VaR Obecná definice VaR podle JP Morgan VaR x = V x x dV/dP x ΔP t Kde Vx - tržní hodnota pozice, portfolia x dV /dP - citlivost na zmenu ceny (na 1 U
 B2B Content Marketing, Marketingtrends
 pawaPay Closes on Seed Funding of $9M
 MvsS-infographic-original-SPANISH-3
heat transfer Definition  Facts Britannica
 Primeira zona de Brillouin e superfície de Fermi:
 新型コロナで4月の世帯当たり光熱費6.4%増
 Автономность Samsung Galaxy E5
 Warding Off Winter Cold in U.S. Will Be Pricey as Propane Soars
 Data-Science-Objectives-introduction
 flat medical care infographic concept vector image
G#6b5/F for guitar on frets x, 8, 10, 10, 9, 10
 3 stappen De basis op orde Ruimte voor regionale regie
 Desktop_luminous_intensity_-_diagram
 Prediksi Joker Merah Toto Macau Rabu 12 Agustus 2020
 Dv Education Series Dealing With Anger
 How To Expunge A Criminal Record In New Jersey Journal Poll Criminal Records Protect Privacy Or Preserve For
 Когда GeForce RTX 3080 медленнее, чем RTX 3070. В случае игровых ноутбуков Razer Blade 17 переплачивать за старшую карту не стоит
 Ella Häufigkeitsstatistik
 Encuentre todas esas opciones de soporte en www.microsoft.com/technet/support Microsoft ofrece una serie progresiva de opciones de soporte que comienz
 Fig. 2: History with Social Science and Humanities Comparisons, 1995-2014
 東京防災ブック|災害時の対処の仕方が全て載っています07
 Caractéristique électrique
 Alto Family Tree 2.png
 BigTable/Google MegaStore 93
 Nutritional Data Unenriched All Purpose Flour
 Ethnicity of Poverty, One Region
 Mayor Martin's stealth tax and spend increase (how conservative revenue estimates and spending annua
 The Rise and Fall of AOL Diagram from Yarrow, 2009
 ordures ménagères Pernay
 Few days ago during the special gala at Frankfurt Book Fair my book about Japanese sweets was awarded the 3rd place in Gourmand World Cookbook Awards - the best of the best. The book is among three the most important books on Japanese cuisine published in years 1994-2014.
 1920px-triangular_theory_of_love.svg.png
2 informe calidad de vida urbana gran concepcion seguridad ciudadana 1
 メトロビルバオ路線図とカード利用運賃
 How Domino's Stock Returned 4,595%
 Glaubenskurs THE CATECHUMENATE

━━━━━━━━

* _TASK ITEM_: Starting from the line that contains "Caractéristique électrique", give again every line to the last line of the data, exactly. Include nothing else.

* _EXERCISE OUTPUT_:
 Caractéristique électrique
 Alto Family Tree 2.png
 BigTable/Google MegaStore 93
 Nutritional Data Unenriched All Purpose Flour
 Ethnicity of Poverty, One Region
 Mayor Martin's stealth tax and spend increase (how conservative revenue estimates and spending annua
 The Rise and Fall of AOL Diagram from Yarrow, 2009
 ordures ménagères Pernay
 Few days ago during the special gala at Frankfurt Book Fair my book about Japanese sweets was awarded the 3rd place in Gourmand World Cookbook Awards - the best of the best. The book is among three the most important books on Japanese cuisine published in years 1994-2014.
 1920px-triangular_theory_of_love.svg.png
2 informe calidad de vida urbana gran concepcion seguridad ciudadana 1
 メトロビルバオ路線図とカード利用運賃
 How Domino's Stock Returned 4,595%
 Glaubenskurs THE CATECHUMENATE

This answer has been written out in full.